* **Work to complete**
Lines outside the range are not wanted. Give again exactly the lines between the line holding "LihitLabリヒトラブS" and the line holding "Le parc Utsunomiya-jôshi-kôen", inclusive, from the listing below.

* **Data supplied**
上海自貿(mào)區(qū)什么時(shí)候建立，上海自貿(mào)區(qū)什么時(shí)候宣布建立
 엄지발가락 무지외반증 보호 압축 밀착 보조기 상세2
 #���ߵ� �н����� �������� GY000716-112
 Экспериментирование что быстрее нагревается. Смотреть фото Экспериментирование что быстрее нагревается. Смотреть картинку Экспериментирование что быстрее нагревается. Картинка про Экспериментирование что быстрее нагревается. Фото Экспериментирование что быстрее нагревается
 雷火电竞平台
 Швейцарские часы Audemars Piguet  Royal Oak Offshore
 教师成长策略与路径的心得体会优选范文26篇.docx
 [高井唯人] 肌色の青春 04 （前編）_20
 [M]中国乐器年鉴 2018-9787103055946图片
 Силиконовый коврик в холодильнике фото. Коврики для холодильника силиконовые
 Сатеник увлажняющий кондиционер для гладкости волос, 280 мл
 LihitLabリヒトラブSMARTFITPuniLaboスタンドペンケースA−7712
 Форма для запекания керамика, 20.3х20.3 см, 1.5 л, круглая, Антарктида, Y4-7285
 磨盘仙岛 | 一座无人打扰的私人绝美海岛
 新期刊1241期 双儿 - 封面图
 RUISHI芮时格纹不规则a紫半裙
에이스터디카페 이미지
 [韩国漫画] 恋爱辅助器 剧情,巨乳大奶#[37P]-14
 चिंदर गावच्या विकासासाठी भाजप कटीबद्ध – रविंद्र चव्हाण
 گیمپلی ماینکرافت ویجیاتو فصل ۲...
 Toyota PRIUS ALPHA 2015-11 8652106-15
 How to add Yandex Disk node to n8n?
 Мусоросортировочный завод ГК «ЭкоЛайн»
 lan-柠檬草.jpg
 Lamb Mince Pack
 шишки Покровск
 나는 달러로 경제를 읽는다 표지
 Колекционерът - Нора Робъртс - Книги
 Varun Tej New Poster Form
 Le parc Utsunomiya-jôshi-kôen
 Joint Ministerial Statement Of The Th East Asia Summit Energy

* **Solved exercise**
 LihitLabリヒトラブSMARTFITPuniLaboスタンドペンケースA−7712
 Форма для запекания керамика, 20.3х20.3 см, 1.5 л, круглая, Антарктида, Y4-7285
 磨盘仙岛 | 一座无人打扰的私人绝美海岛
 新期刊1241期 双儿 - 封面图
 RUISHI芮时格纹不规则a紫半裙
에이스터디카페 이미지
 [韩国漫画] 恋爱辅助器 剧情,巨乳大奶#[37P]-14
 चिंदर गावच्या विकासासाठी भाजप कटीबद्ध – रविंद्र चव्हाण
 گیمپلی ماینکرافت ویجیاتو فصل ۲...
 Toyota PRIUS ALPHA 2015-11 8652106-15
 How to add Yandex Disk node to n8n?
 Мусоросортировочный завод ГК «ЭкоЛайн»
 lan-柠檬草.jpg
 Lamb Mince Pack
 шишки Покровск
 나는 달러로 경제를 읽는다 표지
 Колекционерът - Нора Робъртс - Книги
 Varun Tej New Poster Form
 Le parc Utsunomiya-jôshi-kôen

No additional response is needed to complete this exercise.